La révélation et la découverte de sa culture juive me semblaient d'abord secondaires. J'imaginais de simples retrouvailles avec sa famille. Je n'ai donc pas tout à fait apprécié son choix et l'idée qu'au fond il ne pouvait être fait que pour Mirah, juive comme lui, comme s'il avait deviné ce lien dès leur rencontre.
Malgré le dénouement étonnant, le départ du couple et la remise en question de Gwendolen qui décide de se comporter enfin en blanche colombe, j'ai apprécié les passages où Daniel rencontre la communauté juive londonienne, qui contraste de façon évidente avec la société anglaise qu'il côtoie depuis son enfance. Les histoires qu'il découvre, les visions de Mordécaï, tout cela est plutôt émouvant.
Enfin, le plus intéressant est sans doute le personnage de Gwendolen. Belle, aristocrate, elle attise l'envie de tous les hommes. Mais sa famille est ruinée et elle accepte d'épouser un homme cruel. Plus intéressée par l'argent et les conventions sociales que par d'autres valeurs, elle se rend rapidement compte que ce mariage est un échec et qu'elle est profondément malheureuse. Elle trouve un grand réconfort auprès de Daniel et ils entretiennent un rapport de patient-thérapeute qui m'a finalement lassé. A la fin du roman la jeune femme décide de se consacrer à des choses plus simples pour élever son âme. Ce qui m'a gêné à un certain moment c'est que Daniel apparait comme un véritable prêcheur à qui il ne manquerait plus qu'un col blanc ou un livre sacré. Gwendolen devient dépendante du jeune homme et je ne trouve pas que ce soit une réelle évolution pour elle. Elle semble passer de la destruction à l'illumination, ce qui est un fossé.

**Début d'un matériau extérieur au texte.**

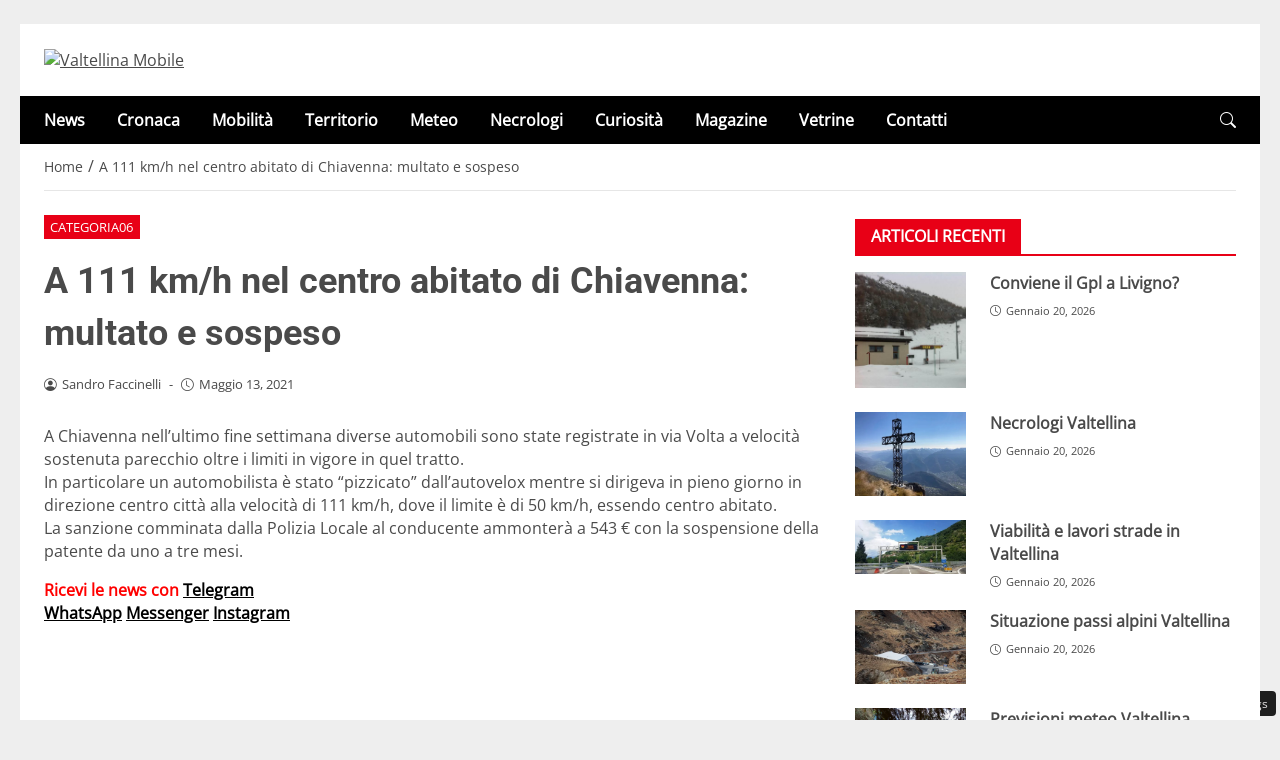

--- FILE ---
content_type: text/css
request_url: https://valtellinamobile.it/wp-content/themes/valtellinatoobee-child/minified/child/css/main.min.css
body_size: 301
content:
@media (min-width:768px){.col_middle_content.col-sm-7{width:58.33333333%!important;flex:0 0 58.33333333%!important;max-width:58.33333333%!important}.col_middle_sidebar.col-sm-5{width:41.66666667%!important;flex:0 0 41.66666667%!important;max-width:41.66666667%!important}}.breadcrumb li::after{content:''!important;display:none!important}.social_footer_loop{display:-webkit-flex;display:flex;-webkit-justify-content:center;justify-content:center;gap:1rem;padding-bottom:1.5rem!important}.social_footer_loop .social_item a{color:var(--bianco)!important;text-decoration:none!important;font-size:1.3rem!important}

Il y a énormément de choses dans ce roman. Un regard sur la communauté juive et la kabbale parfois fascinants, surtout lorsqu'ils contrastent avec des passages de dîners mondains. le regard que l'auteur porte sur cette société anglaise est aussi intéressant, de même que tout ce qu'elle dit du monde de l'art et du chant. En effet Mirah et Gwendolen ne s'opposent pas que dans le coeur de Daniel, mais aussi dans l'art du chant. Les valeurs de travail et d'humilité sont mises en avant dans tous les domaines, et de façon encore plus évidente dans celui-ci.
Bref, une lecture passionnante mais déroutante.